A heated discussion about the state of the townships and the potential of its artists took place at Makukhanye Art Room, in Khayelitsha, as part of Youth Day celebrations.
The Makukhanye Art Room was filled to capacity with residents, budding artists and famous faces such as actress Thoko Ntshinga.
Makukhanye is an NPO that aims to create a much-needed platform for budding artists of Khayelitsha and surrounding areas to showcase their talents.
The event was themed Black Art and Communities at Heart Open Conversations.
Those present were encouraged to be critical thinkers, self-reliant and part of the decision-making in their communities.
Founder of the Makukhanye Art Room, Mandisi Sando, said it was time to scrutinise the current state of Khayelitsha, focusing on black artists and communities.
He said there was no unity among black artists and he hoped that the discussion would change that.
Mr Sando hopes artists would work together against the exclusion of black artists at major festivals and government-related events and from sourcing funding.
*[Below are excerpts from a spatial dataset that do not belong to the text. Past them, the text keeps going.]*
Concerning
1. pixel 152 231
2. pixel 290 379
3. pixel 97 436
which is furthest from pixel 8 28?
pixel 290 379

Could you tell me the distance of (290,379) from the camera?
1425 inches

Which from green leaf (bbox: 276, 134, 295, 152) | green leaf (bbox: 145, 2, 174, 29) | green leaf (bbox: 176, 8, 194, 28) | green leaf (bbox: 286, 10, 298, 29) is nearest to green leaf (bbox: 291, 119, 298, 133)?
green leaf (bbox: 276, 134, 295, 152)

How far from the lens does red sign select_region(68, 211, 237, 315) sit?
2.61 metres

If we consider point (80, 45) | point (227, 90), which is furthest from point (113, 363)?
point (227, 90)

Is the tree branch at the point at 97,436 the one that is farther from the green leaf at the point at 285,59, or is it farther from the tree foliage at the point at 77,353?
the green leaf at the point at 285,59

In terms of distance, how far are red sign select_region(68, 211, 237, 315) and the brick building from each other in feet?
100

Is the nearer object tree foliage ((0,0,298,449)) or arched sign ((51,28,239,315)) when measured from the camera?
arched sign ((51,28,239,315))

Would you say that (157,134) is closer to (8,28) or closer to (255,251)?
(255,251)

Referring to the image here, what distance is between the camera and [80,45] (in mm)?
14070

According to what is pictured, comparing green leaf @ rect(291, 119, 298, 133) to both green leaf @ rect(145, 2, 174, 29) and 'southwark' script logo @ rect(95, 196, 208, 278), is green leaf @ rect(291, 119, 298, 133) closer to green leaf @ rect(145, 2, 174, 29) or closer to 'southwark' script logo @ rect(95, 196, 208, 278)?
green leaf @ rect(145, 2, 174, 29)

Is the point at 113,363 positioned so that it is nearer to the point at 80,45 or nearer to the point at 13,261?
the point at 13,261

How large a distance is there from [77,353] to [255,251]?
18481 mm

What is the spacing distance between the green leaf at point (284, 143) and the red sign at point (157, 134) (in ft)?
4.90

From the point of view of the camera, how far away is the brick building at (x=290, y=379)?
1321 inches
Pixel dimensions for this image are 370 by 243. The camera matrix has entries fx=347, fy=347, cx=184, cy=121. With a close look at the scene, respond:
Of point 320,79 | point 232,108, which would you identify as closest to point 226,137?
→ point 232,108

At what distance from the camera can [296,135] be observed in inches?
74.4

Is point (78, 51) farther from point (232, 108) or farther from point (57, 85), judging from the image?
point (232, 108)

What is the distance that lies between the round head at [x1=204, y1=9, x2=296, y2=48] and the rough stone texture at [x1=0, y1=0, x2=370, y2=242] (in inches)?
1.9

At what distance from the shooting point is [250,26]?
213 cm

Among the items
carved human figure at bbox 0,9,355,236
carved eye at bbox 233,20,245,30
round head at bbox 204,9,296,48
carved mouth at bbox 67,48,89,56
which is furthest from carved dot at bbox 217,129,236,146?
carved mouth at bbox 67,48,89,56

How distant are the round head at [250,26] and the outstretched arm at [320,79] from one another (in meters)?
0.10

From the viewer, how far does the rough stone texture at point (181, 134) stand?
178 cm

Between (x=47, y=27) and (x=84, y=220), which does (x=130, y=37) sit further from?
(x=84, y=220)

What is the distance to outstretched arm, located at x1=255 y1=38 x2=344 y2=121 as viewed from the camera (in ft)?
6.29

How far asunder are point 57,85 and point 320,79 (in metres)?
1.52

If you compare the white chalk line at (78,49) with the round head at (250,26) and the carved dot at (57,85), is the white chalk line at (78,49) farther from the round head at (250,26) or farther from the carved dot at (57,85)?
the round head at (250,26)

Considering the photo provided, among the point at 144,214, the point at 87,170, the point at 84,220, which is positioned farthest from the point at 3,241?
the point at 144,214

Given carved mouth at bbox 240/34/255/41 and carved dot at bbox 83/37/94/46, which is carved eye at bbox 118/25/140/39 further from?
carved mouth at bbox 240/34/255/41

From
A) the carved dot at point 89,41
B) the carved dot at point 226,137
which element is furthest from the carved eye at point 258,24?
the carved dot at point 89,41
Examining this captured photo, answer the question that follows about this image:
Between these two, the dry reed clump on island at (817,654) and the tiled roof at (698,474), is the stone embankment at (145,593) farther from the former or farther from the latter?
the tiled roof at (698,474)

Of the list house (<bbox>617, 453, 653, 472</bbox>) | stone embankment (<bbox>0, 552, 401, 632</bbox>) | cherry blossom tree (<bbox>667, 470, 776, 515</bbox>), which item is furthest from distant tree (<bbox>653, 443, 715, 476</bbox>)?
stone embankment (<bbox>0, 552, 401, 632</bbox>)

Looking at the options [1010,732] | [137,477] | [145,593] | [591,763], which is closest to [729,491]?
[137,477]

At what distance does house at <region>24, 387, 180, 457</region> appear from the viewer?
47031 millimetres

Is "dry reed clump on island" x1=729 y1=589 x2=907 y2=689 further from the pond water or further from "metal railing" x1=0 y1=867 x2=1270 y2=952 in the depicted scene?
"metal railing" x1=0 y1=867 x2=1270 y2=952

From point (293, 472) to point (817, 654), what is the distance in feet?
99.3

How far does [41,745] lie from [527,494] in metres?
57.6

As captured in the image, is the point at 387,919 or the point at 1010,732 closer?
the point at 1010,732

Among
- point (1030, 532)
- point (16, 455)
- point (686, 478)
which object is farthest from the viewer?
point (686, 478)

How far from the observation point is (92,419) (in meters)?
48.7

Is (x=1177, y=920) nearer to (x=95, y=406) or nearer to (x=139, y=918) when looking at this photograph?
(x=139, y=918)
Mr Sando said apartheid was long gone and artists should not be experiencing oppression in 2017.
He said it was hurtful that community-based art groups and budding artists were ignored by their own government.
He said it pained him that there was no art centre in Khayelitsha even though the area had produced a number of great artists.
He said this was an opportunity for black artists and communities to unite and talk about the importance of art in black communities.
Mr Sando described the event as one of the ways for artists to discover themselves and look to the future.
“Townships have been a dumping ground, but we need to change that. It will take us to change these imbalances of the past,” he said.
Keynote speaker Pastor Xola Skosana said it was crucial that the talk formed part of an open conversation series aimed at exploring and discovering the importance of black artists and black communities.
Mr Skosana said the inhumane living conditions of black people should be considered as a crime.
He said most informal settlements were congested.
“To be black in the world in the eyes of others is to be tasteless, unrefined, loud, overdone and over-elaborate. It is to be impolite, ill-mannered, uncultured and low-minded. Black existence can be likened to someone giving off a fart, a naturally and healthy emission of wind through the anus, but feel they have to apologise for it,” he said.
Mr Skosana said overflowing human excrement; broken traffic lights and rubbish piling up in the streets is a clear indication that the life of a black person is regarded as useless and less-important.
He said the environment that a black person finds themselves in affects them.